Provenance query results in Node disconnect from cluster

classic Classic list List threaded Threaded
3 messages Options
Reply | Threaded
Open this post in threaded view
|

Provenance query results in Node disconnect from cluster

Mark Bean
We are seeing cases where a user attempts to query provenance on a cluster.
One or more Nodes may not respond to the request in a timely manner, and is
then subsequently disconnected from the cluster. The nifi-app.log shows log
messages similar to:

ThreadPoolRequestReplicator Failed to replicate request POST
/nifi-api/provenance to {host:port} due to
com.sun.jersy.api.client.ClientHandlerException:
java.net.SocketTimeoutException: Read timed out
NodeClusterCoordinator The following nodes failed to process URI
/nifi-api/provenance '{list of one or more nodes}'. Requesting each node
disconnect from cluster.

We have implemented a custom authorizer. For certain policies, additional
authorization checking is performed. Provenance is one such policy which
performs additional checking. It is surprising that the process is taking
so long as to time out the request. Currently, timeouts are set as:
nifi.cluster.node.read.timeout=10 sec
nifi.cluster.request.replication.claim.timeout=30 sec

This leads me to believe we are thread-limited, not CPU-limited.

In this scenario, what threads are involved?
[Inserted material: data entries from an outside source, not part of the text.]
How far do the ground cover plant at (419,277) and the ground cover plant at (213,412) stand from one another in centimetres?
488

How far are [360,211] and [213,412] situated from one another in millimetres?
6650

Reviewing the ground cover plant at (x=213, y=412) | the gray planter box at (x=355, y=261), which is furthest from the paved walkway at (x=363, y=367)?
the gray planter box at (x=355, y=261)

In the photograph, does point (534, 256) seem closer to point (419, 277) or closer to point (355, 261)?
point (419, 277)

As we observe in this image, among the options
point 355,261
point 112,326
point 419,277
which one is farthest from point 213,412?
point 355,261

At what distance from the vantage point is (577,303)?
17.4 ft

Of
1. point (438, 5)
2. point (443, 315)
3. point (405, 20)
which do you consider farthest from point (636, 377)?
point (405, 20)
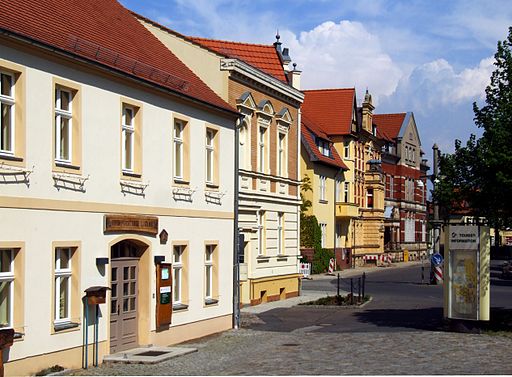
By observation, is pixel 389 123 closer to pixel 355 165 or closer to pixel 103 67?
pixel 355 165

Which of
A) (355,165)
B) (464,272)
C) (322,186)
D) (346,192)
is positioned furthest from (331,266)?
(464,272)

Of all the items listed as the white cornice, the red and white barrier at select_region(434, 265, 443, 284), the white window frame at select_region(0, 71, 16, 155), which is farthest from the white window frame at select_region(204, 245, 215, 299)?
the red and white barrier at select_region(434, 265, 443, 284)

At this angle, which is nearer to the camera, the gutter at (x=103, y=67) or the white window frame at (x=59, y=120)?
the gutter at (x=103, y=67)

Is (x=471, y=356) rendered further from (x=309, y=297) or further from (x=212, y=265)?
(x=309, y=297)

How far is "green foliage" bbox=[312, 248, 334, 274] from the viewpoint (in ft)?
185

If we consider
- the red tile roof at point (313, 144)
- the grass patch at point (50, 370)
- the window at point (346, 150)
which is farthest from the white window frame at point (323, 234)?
the grass patch at point (50, 370)

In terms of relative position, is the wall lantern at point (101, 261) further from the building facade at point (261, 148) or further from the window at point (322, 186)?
the window at point (322, 186)

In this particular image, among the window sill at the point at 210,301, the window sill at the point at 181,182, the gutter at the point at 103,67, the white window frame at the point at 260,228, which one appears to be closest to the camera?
the gutter at the point at 103,67

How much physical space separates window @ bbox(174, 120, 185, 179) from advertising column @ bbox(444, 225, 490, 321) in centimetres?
711

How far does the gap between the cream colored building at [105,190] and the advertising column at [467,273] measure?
603 centimetres

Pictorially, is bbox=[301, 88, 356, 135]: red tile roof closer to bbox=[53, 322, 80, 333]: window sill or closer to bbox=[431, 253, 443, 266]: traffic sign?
bbox=[431, 253, 443, 266]: traffic sign

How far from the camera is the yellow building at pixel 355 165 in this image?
63.8 m

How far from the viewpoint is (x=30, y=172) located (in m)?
15.1

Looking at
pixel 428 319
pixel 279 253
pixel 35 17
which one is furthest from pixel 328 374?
pixel 279 253
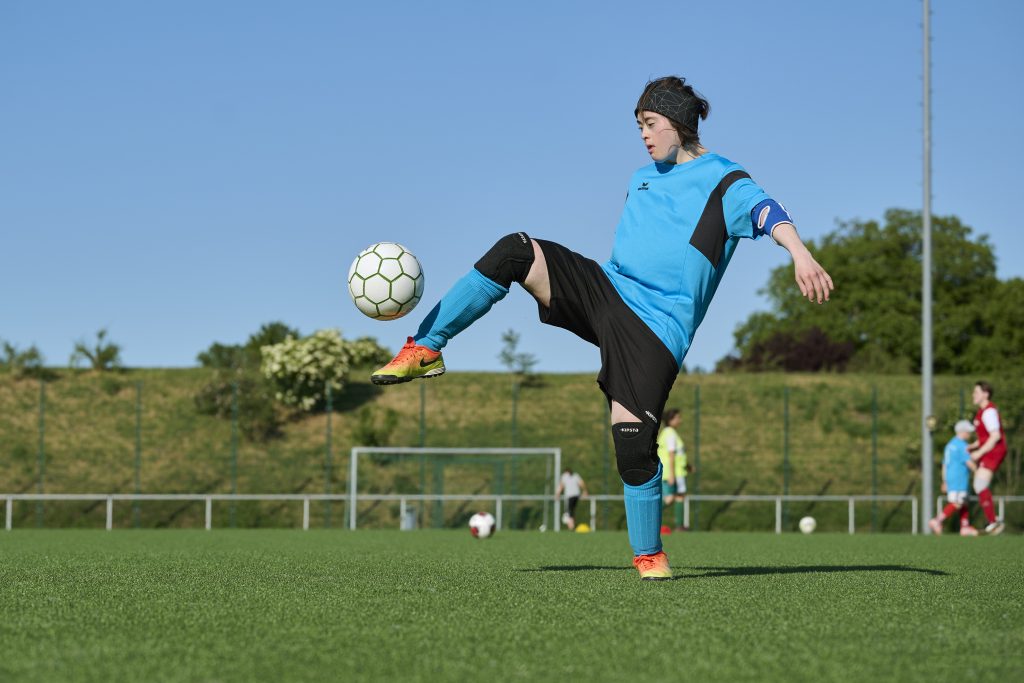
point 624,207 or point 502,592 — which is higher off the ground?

Would
nifi.cluster.node.protocol.threads (or .max.threads) be limiting the
processing of such api calls?

Is the api provenance request(s) limited by
nifi.provenance.repository.query.thread?

Are there other thread-related properties we should be looking at?
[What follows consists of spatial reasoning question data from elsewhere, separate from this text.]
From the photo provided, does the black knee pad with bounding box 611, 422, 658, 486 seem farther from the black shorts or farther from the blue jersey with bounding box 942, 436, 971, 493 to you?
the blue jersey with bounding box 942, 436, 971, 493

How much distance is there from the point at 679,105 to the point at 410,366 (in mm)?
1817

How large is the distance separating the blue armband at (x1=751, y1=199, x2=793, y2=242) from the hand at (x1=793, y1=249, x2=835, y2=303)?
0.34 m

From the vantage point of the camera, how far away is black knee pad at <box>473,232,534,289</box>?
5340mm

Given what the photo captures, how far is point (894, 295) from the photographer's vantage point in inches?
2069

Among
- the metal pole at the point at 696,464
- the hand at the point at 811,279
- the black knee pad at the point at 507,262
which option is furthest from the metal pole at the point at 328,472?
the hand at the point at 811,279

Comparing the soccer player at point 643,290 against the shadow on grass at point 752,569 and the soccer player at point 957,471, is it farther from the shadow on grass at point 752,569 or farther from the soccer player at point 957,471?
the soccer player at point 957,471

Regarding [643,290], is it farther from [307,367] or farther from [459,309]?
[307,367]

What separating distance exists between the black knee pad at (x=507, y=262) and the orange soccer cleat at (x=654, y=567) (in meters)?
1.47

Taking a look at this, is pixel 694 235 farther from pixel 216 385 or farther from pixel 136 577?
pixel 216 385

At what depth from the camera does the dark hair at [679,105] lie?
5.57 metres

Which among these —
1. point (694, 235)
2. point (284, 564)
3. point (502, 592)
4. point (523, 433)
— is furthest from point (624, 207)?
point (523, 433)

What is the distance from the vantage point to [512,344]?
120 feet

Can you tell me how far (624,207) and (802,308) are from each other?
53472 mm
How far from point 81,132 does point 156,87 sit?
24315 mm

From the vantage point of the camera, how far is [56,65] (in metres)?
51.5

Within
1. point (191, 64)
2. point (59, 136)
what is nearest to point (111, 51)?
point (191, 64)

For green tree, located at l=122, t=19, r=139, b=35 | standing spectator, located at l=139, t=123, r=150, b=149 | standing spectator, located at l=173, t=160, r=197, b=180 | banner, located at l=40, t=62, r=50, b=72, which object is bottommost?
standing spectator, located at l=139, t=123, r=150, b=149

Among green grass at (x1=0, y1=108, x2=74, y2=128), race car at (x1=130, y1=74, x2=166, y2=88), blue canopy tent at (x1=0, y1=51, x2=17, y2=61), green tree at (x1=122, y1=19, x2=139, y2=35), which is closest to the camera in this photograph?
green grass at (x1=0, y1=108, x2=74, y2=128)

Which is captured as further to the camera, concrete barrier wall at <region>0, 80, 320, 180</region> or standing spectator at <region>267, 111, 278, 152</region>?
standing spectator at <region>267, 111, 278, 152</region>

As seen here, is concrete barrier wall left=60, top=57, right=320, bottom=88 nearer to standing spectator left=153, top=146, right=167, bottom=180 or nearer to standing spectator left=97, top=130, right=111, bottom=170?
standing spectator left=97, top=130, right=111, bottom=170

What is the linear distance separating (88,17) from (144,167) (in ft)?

Are thread properties (such as nifi.provenance.repository.query.threads)
counted against the total threads given by nifi.web.jetty.threads?

Thanks,
Mark
Reply | Threaded
Open this post in threaded view
|

Re: Provenance query results in Node disconnect from cluster

Mark Payne
Mark,

By and large, when you run into issues with timeouts on cluster replication, in my experience, the culprit
is usually Garbage Collection. So it may be that you are not thread-limited or CPU-limited,
or resource limited at all, just that garbage collection is kicking in at an inopportune time. In such a situation,
my suggestion would be to use a nifi.cluster.node.read.timeout of say 30 seconds instead of 10, and to
look into how the garbage collection is performing on your system.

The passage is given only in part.